Requirement
Return, word for word, the passage of the pySIPFENN installation text below that runs between "git clone https://github.com/PhasesResearchLab/pySIPFENN.git" and "install -e .", inclusive.

Text provided
Installing pySIPFENN is simple and easy utilizing either **PyPI** package repository or cloning from **GitHub**. While not required, it is recommended to first set up a virtual environement using venv or Conda. This ensures that one of the required versions of Python (3.9+) is used and there are no dependency conflicts. To create one

    conda create -n pysipfenn-workshop python=3.9 jupyter
    conda activate pysipfenn-workshop

And then install pySIPFENN from PyPI with

    pip install pysipfenn

Alternatively, you can also install pySIPFENN in editable mode if you cloned it from GitHub like

    git clone https://github.com/PhasesResearchLab/pySIPFENN.git

Or by downloading a ZIP file. Then, move to the pySIPFENN folder and install in editable (-e) mode

    cd pySIPFENN
    pip install -e .


### Starting pySIPFENN

To utilize pySIPFENN for straightforward calculations, only the Calculator class is needed. It allows for both fetching and identification of NN models and later running of them.

In [None]:
from pysipfenn import Calculator

Now initialize the Calculator. When run, this should display all models detected
(e.g. ✔ SIPFENN_Krajewski2020 Standard Materials Model)
and those not detected, but declared in the _modelsSIPFENN/models.json_ file.

Listed records
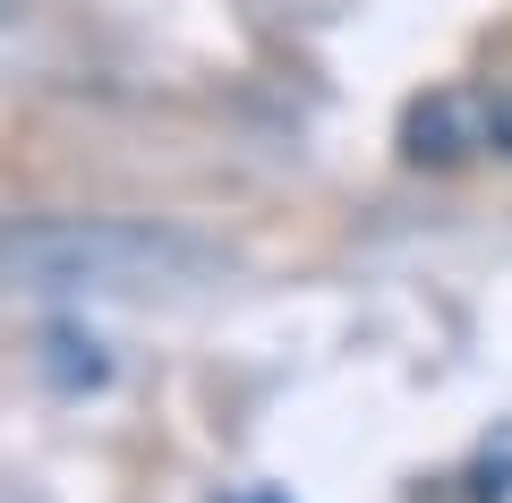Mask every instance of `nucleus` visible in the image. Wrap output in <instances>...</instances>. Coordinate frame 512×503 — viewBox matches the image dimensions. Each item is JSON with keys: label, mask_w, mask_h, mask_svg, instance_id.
Masks as SVG:
<instances>
[{"label": "nucleus", "mask_w": 512, "mask_h": 503, "mask_svg": "<svg viewBox=\"0 0 512 503\" xmlns=\"http://www.w3.org/2000/svg\"><path fill=\"white\" fill-rule=\"evenodd\" d=\"M0 265L43 290H128L154 273H180L188 248L171 231H137V222H26V231H0Z\"/></svg>", "instance_id": "nucleus-1"}, {"label": "nucleus", "mask_w": 512, "mask_h": 503, "mask_svg": "<svg viewBox=\"0 0 512 503\" xmlns=\"http://www.w3.org/2000/svg\"><path fill=\"white\" fill-rule=\"evenodd\" d=\"M43 376L60 384V393H86V384L111 376L103 342H86V333H43Z\"/></svg>", "instance_id": "nucleus-2"}]
</instances>
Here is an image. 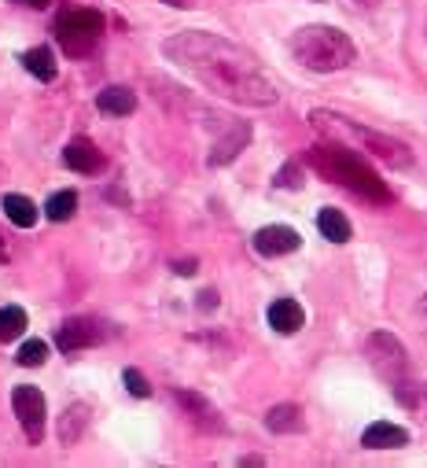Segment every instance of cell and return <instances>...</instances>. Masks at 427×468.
I'll return each instance as SVG.
<instances>
[{
  "instance_id": "10",
  "label": "cell",
  "mask_w": 427,
  "mask_h": 468,
  "mask_svg": "<svg viewBox=\"0 0 427 468\" xmlns=\"http://www.w3.org/2000/svg\"><path fill=\"white\" fill-rule=\"evenodd\" d=\"M247 141H251V126L236 119L229 130H222V133H218V141H214V148H210L206 163H210V166H225V163H233V159L247 148Z\"/></svg>"
},
{
  "instance_id": "24",
  "label": "cell",
  "mask_w": 427,
  "mask_h": 468,
  "mask_svg": "<svg viewBox=\"0 0 427 468\" xmlns=\"http://www.w3.org/2000/svg\"><path fill=\"white\" fill-rule=\"evenodd\" d=\"M122 384L130 388V395H133V399H148V395H151V384L144 380V373H141V369H126V373H122Z\"/></svg>"
},
{
  "instance_id": "25",
  "label": "cell",
  "mask_w": 427,
  "mask_h": 468,
  "mask_svg": "<svg viewBox=\"0 0 427 468\" xmlns=\"http://www.w3.org/2000/svg\"><path fill=\"white\" fill-rule=\"evenodd\" d=\"M276 185H280V188H298V185H302V170H298V163H287V166L276 174Z\"/></svg>"
},
{
  "instance_id": "21",
  "label": "cell",
  "mask_w": 427,
  "mask_h": 468,
  "mask_svg": "<svg viewBox=\"0 0 427 468\" xmlns=\"http://www.w3.org/2000/svg\"><path fill=\"white\" fill-rule=\"evenodd\" d=\"M23 328H26V310L23 306H5L0 310V343L19 339Z\"/></svg>"
},
{
  "instance_id": "14",
  "label": "cell",
  "mask_w": 427,
  "mask_h": 468,
  "mask_svg": "<svg viewBox=\"0 0 427 468\" xmlns=\"http://www.w3.org/2000/svg\"><path fill=\"white\" fill-rule=\"evenodd\" d=\"M96 107L103 111V114H133L137 111V92L133 89H126V85H107L99 96H96Z\"/></svg>"
},
{
  "instance_id": "13",
  "label": "cell",
  "mask_w": 427,
  "mask_h": 468,
  "mask_svg": "<svg viewBox=\"0 0 427 468\" xmlns=\"http://www.w3.org/2000/svg\"><path fill=\"white\" fill-rule=\"evenodd\" d=\"M361 446H365V450H401V446H409V431H405L401 424L376 420V424L365 428Z\"/></svg>"
},
{
  "instance_id": "18",
  "label": "cell",
  "mask_w": 427,
  "mask_h": 468,
  "mask_svg": "<svg viewBox=\"0 0 427 468\" xmlns=\"http://www.w3.org/2000/svg\"><path fill=\"white\" fill-rule=\"evenodd\" d=\"M317 229H320V237L332 240V244H347L350 240V221L336 207H325V210L317 214Z\"/></svg>"
},
{
  "instance_id": "5",
  "label": "cell",
  "mask_w": 427,
  "mask_h": 468,
  "mask_svg": "<svg viewBox=\"0 0 427 468\" xmlns=\"http://www.w3.org/2000/svg\"><path fill=\"white\" fill-rule=\"evenodd\" d=\"M365 355H369L372 369H376L380 380L394 391V399H398L401 406H420L423 388H420V380L412 377V362H409V355H405V346H401L391 332H372V335L365 339Z\"/></svg>"
},
{
  "instance_id": "28",
  "label": "cell",
  "mask_w": 427,
  "mask_h": 468,
  "mask_svg": "<svg viewBox=\"0 0 427 468\" xmlns=\"http://www.w3.org/2000/svg\"><path fill=\"white\" fill-rule=\"evenodd\" d=\"M16 5H26V8H37L41 12V8H48V0H16Z\"/></svg>"
},
{
  "instance_id": "11",
  "label": "cell",
  "mask_w": 427,
  "mask_h": 468,
  "mask_svg": "<svg viewBox=\"0 0 427 468\" xmlns=\"http://www.w3.org/2000/svg\"><path fill=\"white\" fill-rule=\"evenodd\" d=\"M173 399L184 406V413L203 428V431H225V420H222V413L214 410L203 395H195V391H184V388H177L173 391Z\"/></svg>"
},
{
  "instance_id": "20",
  "label": "cell",
  "mask_w": 427,
  "mask_h": 468,
  "mask_svg": "<svg viewBox=\"0 0 427 468\" xmlns=\"http://www.w3.org/2000/svg\"><path fill=\"white\" fill-rule=\"evenodd\" d=\"M23 67L37 78V81H56V74H59V67H56V56H52V48H30L26 56H23Z\"/></svg>"
},
{
  "instance_id": "27",
  "label": "cell",
  "mask_w": 427,
  "mask_h": 468,
  "mask_svg": "<svg viewBox=\"0 0 427 468\" xmlns=\"http://www.w3.org/2000/svg\"><path fill=\"white\" fill-rule=\"evenodd\" d=\"M173 270H177L181 277H192V273H195V262H192V259H188V262H173Z\"/></svg>"
},
{
  "instance_id": "19",
  "label": "cell",
  "mask_w": 427,
  "mask_h": 468,
  "mask_svg": "<svg viewBox=\"0 0 427 468\" xmlns=\"http://www.w3.org/2000/svg\"><path fill=\"white\" fill-rule=\"evenodd\" d=\"M0 210H5V218H8L12 225H19V229L37 225V207H34L26 196H19V192H8L5 203H0Z\"/></svg>"
},
{
  "instance_id": "7",
  "label": "cell",
  "mask_w": 427,
  "mask_h": 468,
  "mask_svg": "<svg viewBox=\"0 0 427 468\" xmlns=\"http://www.w3.org/2000/svg\"><path fill=\"white\" fill-rule=\"evenodd\" d=\"M12 406H16V417L23 424V435L30 442H41L45 439V395L30 384H19L12 391Z\"/></svg>"
},
{
  "instance_id": "2",
  "label": "cell",
  "mask_w": 427,
  "mask_h": 468,
  "mask_svg": "<svg viewBox=\"0 0 427 468\" xmlns=\"http://www.w3.org/2000/svg\"><path fill=\"white\" fill-rule=\"evenodd\" d=\"M306 163H309L320 177H328V181L350 188L354 196H361V199H369V203H391L387 181H380V174H376L354 148H347V144H336V141L317 144V148L306 152Z\"/></svg>"
},
{
  "instance_id": "30",
  "label": "cell",
  "mask_w": 427,
  "mask_h": 468,
  "mask_svg": "<svg viewBox=\"0 0 427 468\" xmlns=\"http://www.w3.org/2000/svg\"><path fill=\"white\" fill-rule=\"evenodd\" d=\"M420 310H423V314H427V292H423V299H420Z\"/></svg>"
},
{
  "instance_id": "3",
  "label": "cell",
  "mask_w": 427,
  "mask_h": 468,
  "mask_svg": "<svg viewBox=\"0 0 427 468\" xmlns=\"http://www.w3.org/2000/svg\"><path fill=\"white\" fill-rule=\"evenodd\" d=\"M309 122H313V130L320 137H328L336 144H347V148H358V152H365V155H372V159H380V163H387L394 170L412 166L409 144H401L391 133H380V130H369L361 122H350V119H343V114H336V111H313Z\"/></svg>"
},
{
  "instance_id": "16",
  "label": "cell",
  "mask_w": 427,
  "mask_h": 468,
  "mask_svg": "<svg viewBox=\"0 0 427 468\" xmlns=\"http://www.w3.org/2000/svg\"><path fill=\"white\" fill-rule=\"evenodd\" d=\"M266 428H269L273 435H298V431L306 428V417H302L298 406L284 402V406H273V410L266 413Z\"/></svg>"
},
{
  "instance_id": "23",
  "label": "cell",
  "mask_w": 427,
  "mask_h": 468,
  "mask_svg": "<svg viewBox=\"0 0 427 468\" xmlns=\"http://www.w3.org/2000/svg\"><path fill=\"white\" fill-rule=\"evenodd\" d=\"M45 362H48V343H45V339H30V343L19 346V366L37 369V366H45Z\"/></svg>"
},
{
  "instance_id": "6",
  "label": "cell",
  "mask_w": 427,
  "mask_h": 468,
  "mask_svg": "<svg viewBox=\"0 0 427 468\" xmlns=\"http://www.w3.org/2000/svg\"><path fill=\"white\" fill-rule=\"evenodd\" d=\"M103 34V16L92 8H70L56 19V41L67 56H89Z\"/></svg>"
},
{
  "instance_id": "29",
  "label": "cell",
  "mask_w": 427,
  "mask_h": 468,
  "mask_svg": "<svg viewBox=\"0 0 427 468\" xmlns=\"http://www.w3.org/2000/svg\"><path fill=\"white\" fill-rule=\"evenodd\" d=\"M361 8H380V0H358Z\"/></svg>"
},
{
  "instance_id": "4",
  "label": "cell",
  "mask_w": 427,
  "mask_h": 468,
  "mask_svg": "<svg viewBox=\"0 0 427 468\" xmlns=\"http://www.w3.org/2000/svg\"><path fill=\"white\" fill-rule=\"evenodd\" d=\"M287 45H291V56L306 70H317V74H336L358 59V45L350 41V34L339 27H325V23H309L295 30Z\"/></svg>"
},
{
  "instance_id": "22",
  "label": "cell",
  "mask_w": 427,
  "mask_h": 468,
  "mask_svg": "<svg viewBox=\"0 0 427 468\" xmlns=\"http://www.w3.org/2000/svg\"><path fill=\"white\" fill-rule=\"evenodd\" d=\"M74 210H78V196H74V192H56V196H48V203H45V218H48V221H70Z\"/></svg>"
},
{
  "instance_id": "1",
  "label": "cell",
  "mask_w": 427,
  "mask_h": 468,
  "mask_svg": "<svg viewBox=\"0 0 427 468\" xmlns=\"http://www.w3.org/2000/svg\"><path fill=\"white\" fill-rule=\"evenodd\" d=\"M162 56L195 78L206 92L222 96L240 107H273L280 100V89L269 81L262 63L240 48L236 41L210 34V30H181L162 41Z\"/></svg>"
},
{
  "instance_id": "26",
  "label": "cell",
  "mask_w": 427,
  "mask_h": 468,
  "mask_svg": "<svg viewBox=\"0 0 427 468\" xmlns=\"http://www.w3.org/2000/svg\"><path fill=\"white\" fill-rule=\"evenodd\" d=\"M214 306H218V295H214V292H203V295H199V310H214Z\"/></svg>"
},
{
  "instance_id": "12",
  "label": "cell",
  "mask_w": 427,
  "mask_h": 468,
  "mask_svg": "<svg viewBox=\"0 0 427 468\" xmlns=\"http://www.w3.org/2000/svg\"><path fill=\"white\" fill-rule=\"evenodd\" d=\"M63 163H67L70 170H78V174H99V170L107 166L103 152H99L92 141H81V137L63 148Z\"/></svg>"
},
{
  "instance_id": "9",
  "label": "cell",
  "mask_w": 427,
  "mask_h": 468,
  "mask_svg": "<svg viewBox=\"0 0 427 468\" xmlns=\"http://www.w3.org/2000/svg\"><path fill=\"white\" fill-rule=\"evenodd\" d=\"M302 248V237L291 225H266L255 232V251L262 259H276V255H291Z\"/></svg>"
},
{
  "instance_id": "17",
  "label": "cell",
  "mask_w": 427,
  "mask_h": 468,
  "mask_svg": "<svg viewBox=\"0 0 427 468\" xmlns=\"http://www.w3.org/2000/svg\"><path fill=\"white\" fill-rule=\"evenodd\" d=\"M89 420H92V410H89L85 402H70L67 413H63V420H59V442H63V446H74V442L85 435Z\"/></svg>"
},
{
  "instance_id": "31",
  "label": "cell",
  "mask_w": 427,
  "mask_h": 468,
  "mask_svg": "<svg viewBox=\"0 0 427 468\" xmlns=\"http://www.w3.org/2000/svg\"><path fill=\"white\" fill-rule=\"evenodd\" d=\"M0 255H8V251H5V232H0Z\"/></svg>"
},
{
  "instance_id": "15",
  "label": "cell",
  "mask_w": 427,
  "mask_h": 468,
  "mask_svg": "<svg viewBox=\"0 0 427 468\" xmlns=\"http://www.w3.org/2000/svg\"><path fill=\"white\" fill-rule=\"evenodd\" d=\"M302 321H306V314H302V306H298L295 299H276V303L269 306V324H273L280 335H295V332L302 328Z\"/></svg>"
},
{
  "instance_id": "8",
  "label": "cell",
  "mask_w": 427,
  "mask_h": 468,
  "mask_svg": "<svg viewBox=\"0 0 427 468\" xmlns=\"http://www.w3.org/2000/svg\"><path fill=\"white\" fill-rule=\"evenodd\" d=\"M103 332L92 317H67L59 328H56V346L63 350V355H74V350H85L92 343H99Z\"/></svg>"
}]
</instances>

Result
git clone https://github.com/PhasesResearchLab/pySIPFENN.git

Or by downloading a ZIP file. Then, move to the pySIPFENN folder and install in editable (-e) mode

    cd pySIPFENN
    pip install -e .